In its Global EV Outlook 2021 report, the Paris-based organisation reported there were 10 million EVs on the world’s roads at the end of 2020. EV registrations rose by 41 per cent last year, particularly in Europe and China, despite global car sales declining by 6 per cent.
Automakers stepped up too, launching 370 EV models in 2020, up 40 per cent from 2019.
Despite being hit by the COVID-induced global recession, consumer spending on EVs reached $US120 billion in 2020, up 50 per cent from the previous year. EV sales have continued to rise in 2021, up 140 per cent in the first quarter.
Under current policy settings, the IEA sees total EV sales reaching 145 million in 2030, accounting for 7 per cent of the world’s road vehicle fleet. However, should governments take stronger actions to curb emissions, the global EV fleet could reach 230 million by 2030.
Battery metal prices have surged in 2021 amid growing projections of supply shortages.
In mid-March, BMI reported that technical-grade lithium carbonate prices had risen by 114 per cent since the start of the year, with battery-grade material up 103 per cent.
Adding to the bullish outlook, Macquarie analysts have projected the overall lithium market will be in deficit from 2022.
Already the world’s biggest exporter of spodumene (lithium), Australia’s battery metals sector has been buoyed by the upturn. Production is being increased at mines in Western Australia such as Greenbushes and Mt Cattlin, together with new merger and acquisition activity and downstream investments.
On April 19, ASX-listed Orocobre and Galaxy Resources announced a $4 billion “merger of equals,” creating the world’s fifth largest lithium producer with operations in Argentina and WA.
In the same month, IGO said work was set to resume on the completion of Australia’s first lithium hydroxide plant at Kwinana, WA. Battery ‘gigafactories’ have also been proposed near Newcastle and Townsville.
Steve Promnitz, managing director of ‘clean lithium’ company Lake Resources, sees the upturn as vindication of the company’s strategy.
“The EV revolution is going global and demand for battery-grade lithium is ramping up exponentially.
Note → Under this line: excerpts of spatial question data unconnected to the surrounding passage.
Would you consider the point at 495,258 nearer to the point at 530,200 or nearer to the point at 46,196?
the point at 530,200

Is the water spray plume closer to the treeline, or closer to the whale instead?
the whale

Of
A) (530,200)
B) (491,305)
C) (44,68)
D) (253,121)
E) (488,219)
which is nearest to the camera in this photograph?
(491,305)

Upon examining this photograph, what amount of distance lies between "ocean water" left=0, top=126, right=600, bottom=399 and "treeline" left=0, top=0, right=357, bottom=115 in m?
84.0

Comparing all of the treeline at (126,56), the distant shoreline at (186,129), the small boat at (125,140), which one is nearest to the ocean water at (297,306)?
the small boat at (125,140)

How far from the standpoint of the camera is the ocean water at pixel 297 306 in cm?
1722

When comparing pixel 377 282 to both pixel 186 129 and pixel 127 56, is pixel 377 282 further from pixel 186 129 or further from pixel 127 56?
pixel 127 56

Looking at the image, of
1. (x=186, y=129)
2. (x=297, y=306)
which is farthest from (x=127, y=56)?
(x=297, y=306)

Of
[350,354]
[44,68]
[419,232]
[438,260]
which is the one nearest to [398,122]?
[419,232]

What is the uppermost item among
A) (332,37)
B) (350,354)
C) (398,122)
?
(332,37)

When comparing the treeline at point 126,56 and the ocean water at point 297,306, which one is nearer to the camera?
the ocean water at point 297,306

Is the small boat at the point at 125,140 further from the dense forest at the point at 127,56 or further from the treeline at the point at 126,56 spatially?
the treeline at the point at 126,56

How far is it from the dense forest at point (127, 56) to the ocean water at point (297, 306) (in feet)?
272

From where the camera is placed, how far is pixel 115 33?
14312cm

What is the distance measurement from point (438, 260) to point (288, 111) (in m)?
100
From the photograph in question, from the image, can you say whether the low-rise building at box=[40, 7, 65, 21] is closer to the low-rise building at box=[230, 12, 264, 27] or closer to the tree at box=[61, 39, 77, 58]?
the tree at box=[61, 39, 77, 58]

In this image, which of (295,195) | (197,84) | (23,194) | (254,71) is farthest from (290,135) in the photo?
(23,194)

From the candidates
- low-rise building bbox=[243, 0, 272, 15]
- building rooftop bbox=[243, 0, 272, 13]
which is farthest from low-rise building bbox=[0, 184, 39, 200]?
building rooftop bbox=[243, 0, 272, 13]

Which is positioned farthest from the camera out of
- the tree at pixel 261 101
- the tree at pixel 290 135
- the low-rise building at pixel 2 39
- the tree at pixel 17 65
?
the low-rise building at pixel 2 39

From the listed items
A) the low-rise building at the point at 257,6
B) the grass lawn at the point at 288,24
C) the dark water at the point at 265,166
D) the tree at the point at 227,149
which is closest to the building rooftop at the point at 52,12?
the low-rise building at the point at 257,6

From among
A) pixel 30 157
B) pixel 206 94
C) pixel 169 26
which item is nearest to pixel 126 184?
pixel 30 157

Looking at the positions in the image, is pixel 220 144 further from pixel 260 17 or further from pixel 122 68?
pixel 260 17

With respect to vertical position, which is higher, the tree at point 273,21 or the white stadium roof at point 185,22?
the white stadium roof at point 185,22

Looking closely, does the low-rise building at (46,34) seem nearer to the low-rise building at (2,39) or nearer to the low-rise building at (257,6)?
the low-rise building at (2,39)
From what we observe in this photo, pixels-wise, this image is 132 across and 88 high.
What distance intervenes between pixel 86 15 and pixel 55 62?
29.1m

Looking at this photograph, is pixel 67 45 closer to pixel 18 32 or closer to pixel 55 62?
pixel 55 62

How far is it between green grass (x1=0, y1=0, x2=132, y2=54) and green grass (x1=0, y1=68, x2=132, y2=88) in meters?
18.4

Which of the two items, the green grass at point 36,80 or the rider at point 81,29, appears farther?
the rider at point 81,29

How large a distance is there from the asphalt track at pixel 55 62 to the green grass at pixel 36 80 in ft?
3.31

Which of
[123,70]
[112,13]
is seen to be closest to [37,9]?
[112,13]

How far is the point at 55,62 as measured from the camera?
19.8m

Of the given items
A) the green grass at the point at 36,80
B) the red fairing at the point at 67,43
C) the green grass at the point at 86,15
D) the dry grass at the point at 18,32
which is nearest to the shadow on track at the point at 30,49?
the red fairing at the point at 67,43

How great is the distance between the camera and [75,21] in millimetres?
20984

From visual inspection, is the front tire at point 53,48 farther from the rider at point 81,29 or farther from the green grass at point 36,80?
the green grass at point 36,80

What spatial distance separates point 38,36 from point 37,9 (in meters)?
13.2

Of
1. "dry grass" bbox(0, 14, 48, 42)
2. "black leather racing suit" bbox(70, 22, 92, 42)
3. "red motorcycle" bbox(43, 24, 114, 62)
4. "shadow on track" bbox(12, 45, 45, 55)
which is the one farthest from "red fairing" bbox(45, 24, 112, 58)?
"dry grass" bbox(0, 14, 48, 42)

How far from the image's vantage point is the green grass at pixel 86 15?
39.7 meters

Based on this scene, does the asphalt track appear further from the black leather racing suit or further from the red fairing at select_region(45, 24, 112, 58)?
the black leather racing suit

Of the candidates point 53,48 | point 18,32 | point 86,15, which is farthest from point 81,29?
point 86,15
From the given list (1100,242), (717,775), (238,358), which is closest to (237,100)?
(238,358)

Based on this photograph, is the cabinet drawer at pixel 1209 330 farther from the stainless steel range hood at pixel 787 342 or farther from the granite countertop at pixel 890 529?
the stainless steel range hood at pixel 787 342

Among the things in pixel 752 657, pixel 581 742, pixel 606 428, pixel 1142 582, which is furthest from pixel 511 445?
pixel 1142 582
The timing is perfect for Lake, as we have already demonstrated our ability to produce a high purity product on a sustainable basis through direct extraction technology, with the ability to scale up production to meet demand,” he says.
Brett Lynch, managing director of Quebec-focused Sayona Mining, sees particular benefits in North America’s battery expansion.
In January, the company announced a strategic partnership with Piedmont Lithium, which will see half of Sayona’s output supplied to Piedmont’s base in North Carolina.
“North America is seeking local supply sources of key battery metals and there’s none better than Quebec, which has environmentally sustainable, affordable hydropower, world-class infrastructure and proximity to key battery markets,” Lynch says.
Should Sayona’s proposed acquisition of the North American Lithium mine in Quebec prove successful, the company could join leading producers in North America, with plans to go downstream and produce a ‘clean and green’ lithium hydroxide product.
In addition to lithium miners, other metals could also receive a boost from the electrification trend.
Research by Argentina’s National University of Cordoba has suggested tin could provide a significant boost to silicon performance, confirming its potential for use in lithium-ion batteries.
Elementos chief executive officer Joe David says the new research is just another factor driving increased demand for the silvery metal.
“Tin is already heading for a supply deficit and this research shows there could be additional demand coming from the EV revolution. For emerging producers such as Elementos, it gives us even more motivation to advance our projects into production,” he says.
From copper to lithium, nickel and tin, Australia’s miners are hitting the accelerator as the world’s clean energy drive shifts up a gear. The effects could be long lasting, whether at home or abroad, for the nation’s innovative resources sector.